── GIVEN INFORMATION

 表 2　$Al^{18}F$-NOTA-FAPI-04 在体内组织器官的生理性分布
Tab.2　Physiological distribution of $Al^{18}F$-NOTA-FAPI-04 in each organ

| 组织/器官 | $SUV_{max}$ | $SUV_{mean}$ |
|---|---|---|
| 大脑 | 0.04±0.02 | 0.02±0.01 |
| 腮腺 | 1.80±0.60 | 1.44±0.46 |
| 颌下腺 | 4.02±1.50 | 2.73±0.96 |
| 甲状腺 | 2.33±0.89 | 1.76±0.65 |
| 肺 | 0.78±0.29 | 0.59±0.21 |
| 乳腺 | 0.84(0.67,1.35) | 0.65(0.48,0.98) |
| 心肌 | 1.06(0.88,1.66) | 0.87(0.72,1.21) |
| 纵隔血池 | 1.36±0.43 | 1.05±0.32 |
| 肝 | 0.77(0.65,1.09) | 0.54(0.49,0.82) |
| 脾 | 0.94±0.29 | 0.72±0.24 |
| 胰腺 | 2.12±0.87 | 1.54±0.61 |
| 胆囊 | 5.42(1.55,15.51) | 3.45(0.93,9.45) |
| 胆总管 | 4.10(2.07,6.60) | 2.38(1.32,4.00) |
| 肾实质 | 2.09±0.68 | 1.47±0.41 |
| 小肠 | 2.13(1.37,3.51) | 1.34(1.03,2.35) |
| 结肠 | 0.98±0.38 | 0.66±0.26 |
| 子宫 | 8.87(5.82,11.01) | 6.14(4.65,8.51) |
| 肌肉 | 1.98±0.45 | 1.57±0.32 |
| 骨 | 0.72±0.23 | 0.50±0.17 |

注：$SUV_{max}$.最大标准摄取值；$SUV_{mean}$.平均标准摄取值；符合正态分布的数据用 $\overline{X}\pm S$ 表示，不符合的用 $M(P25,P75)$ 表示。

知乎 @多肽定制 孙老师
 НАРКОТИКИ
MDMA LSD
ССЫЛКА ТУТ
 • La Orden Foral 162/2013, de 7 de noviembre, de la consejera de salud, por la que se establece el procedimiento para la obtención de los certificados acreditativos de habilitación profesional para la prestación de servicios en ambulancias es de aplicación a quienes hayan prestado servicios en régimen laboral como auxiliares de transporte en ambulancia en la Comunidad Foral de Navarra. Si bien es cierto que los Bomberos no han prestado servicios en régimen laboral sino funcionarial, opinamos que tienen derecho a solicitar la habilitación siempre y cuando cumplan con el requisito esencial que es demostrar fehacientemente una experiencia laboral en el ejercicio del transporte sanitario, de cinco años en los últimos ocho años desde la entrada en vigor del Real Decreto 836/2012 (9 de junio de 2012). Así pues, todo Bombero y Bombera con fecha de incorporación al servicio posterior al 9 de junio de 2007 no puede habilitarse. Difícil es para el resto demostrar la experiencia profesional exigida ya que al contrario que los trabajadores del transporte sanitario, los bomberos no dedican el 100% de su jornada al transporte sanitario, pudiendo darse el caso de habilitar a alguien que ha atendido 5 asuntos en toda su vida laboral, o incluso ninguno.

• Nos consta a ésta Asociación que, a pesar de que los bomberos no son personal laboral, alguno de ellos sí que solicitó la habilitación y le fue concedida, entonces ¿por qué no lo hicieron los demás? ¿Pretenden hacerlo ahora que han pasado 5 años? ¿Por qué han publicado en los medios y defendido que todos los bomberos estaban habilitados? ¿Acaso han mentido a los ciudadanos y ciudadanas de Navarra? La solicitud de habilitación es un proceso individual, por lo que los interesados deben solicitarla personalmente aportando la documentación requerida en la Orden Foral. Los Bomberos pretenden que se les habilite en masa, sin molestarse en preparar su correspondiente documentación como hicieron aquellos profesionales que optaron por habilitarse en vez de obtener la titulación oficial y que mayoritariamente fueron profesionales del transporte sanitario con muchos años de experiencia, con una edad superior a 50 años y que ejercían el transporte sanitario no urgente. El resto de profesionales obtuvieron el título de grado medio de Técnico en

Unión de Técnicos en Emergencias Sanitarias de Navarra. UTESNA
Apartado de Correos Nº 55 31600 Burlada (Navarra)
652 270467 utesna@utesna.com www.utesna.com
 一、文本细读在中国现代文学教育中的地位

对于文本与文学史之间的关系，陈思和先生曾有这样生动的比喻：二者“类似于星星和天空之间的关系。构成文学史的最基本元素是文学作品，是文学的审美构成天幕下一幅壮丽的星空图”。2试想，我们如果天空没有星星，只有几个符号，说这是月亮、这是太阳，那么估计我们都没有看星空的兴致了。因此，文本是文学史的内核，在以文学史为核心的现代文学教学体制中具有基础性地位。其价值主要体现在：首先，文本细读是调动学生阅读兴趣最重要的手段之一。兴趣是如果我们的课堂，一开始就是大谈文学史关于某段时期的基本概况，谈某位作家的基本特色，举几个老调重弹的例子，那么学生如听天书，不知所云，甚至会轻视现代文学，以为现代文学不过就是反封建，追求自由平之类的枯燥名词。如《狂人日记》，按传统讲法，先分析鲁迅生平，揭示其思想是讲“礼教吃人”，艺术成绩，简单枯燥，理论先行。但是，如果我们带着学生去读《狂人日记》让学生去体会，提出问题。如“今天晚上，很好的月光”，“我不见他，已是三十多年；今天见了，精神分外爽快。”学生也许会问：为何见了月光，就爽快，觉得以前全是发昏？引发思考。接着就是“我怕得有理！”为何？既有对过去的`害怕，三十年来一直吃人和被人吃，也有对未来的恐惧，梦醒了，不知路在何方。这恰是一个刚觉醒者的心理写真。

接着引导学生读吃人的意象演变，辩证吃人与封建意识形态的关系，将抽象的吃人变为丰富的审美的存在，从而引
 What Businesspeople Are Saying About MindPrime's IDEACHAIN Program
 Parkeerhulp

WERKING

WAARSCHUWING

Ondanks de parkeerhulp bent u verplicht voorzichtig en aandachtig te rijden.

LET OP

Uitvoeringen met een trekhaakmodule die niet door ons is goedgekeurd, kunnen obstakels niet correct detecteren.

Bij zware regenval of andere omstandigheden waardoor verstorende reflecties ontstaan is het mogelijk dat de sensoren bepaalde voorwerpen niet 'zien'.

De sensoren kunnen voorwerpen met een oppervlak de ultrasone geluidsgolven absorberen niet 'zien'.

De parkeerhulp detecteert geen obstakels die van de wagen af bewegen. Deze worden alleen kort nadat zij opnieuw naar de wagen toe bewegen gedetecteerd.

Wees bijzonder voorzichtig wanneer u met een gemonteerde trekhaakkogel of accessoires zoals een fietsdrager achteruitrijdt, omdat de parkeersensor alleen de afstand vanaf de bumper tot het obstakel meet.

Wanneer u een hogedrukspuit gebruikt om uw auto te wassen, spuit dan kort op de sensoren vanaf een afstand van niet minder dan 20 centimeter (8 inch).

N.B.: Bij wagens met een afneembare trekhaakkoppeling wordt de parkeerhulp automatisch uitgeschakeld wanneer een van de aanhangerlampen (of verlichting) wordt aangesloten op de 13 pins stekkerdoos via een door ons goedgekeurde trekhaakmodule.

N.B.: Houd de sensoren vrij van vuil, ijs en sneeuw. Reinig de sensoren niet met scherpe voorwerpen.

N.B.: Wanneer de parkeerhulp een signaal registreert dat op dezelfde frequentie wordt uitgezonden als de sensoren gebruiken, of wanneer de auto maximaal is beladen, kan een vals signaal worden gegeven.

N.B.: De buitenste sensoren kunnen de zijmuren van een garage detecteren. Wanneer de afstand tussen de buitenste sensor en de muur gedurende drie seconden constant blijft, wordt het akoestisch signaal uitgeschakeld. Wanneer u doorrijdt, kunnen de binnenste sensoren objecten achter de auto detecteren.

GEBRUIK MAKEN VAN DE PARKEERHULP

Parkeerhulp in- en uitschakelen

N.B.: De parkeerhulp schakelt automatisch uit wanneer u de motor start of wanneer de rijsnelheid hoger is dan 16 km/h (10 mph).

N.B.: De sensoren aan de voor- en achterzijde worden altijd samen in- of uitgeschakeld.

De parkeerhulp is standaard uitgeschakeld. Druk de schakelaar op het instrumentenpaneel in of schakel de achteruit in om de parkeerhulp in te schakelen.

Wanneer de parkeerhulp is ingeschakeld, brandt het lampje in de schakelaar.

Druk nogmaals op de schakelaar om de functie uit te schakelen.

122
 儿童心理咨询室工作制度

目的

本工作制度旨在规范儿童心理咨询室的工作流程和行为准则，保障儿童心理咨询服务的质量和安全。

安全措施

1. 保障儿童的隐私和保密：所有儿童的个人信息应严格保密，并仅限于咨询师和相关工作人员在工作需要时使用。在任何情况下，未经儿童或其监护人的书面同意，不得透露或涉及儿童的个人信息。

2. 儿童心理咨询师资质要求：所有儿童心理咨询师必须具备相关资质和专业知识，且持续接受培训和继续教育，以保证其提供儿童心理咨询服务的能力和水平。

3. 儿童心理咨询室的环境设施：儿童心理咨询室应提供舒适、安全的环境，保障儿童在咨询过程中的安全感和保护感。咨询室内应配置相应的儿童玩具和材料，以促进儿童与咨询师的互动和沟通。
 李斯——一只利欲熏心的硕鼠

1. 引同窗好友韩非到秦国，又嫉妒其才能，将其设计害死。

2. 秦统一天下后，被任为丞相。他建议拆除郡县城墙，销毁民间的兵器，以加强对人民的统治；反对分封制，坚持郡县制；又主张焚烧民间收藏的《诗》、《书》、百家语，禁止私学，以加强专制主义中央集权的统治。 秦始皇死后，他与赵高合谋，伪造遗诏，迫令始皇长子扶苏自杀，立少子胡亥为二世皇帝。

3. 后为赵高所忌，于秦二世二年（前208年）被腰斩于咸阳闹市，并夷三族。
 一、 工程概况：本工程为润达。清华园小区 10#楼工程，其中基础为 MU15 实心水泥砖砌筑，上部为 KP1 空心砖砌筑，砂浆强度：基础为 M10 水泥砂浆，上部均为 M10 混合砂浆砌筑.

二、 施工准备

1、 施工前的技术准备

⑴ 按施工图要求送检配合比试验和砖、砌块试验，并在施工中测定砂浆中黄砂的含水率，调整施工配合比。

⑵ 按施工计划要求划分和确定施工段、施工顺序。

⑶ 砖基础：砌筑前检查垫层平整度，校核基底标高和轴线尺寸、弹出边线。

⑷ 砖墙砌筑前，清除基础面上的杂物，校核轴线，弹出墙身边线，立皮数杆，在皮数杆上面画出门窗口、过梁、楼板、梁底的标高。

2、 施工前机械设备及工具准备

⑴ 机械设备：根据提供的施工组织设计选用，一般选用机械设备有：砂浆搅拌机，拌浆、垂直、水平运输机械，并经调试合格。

────

__THE PROBLEM__
Only lines with the word "mean" are wanted, so copy each one from the records.

__OUTPUT OF THE EXERCISE__
| 组织/器官 | $SUV_{max}$ | $SUV_{mean}$ |
注：$SUV_{max}$.最大标准摄取值；$SUV_{mean}$.平均标准摄取值；符合正态分布的数据用 $\overline{X}\pm S$ 表示，不符合的用 $M(P25,P75)$ 表示。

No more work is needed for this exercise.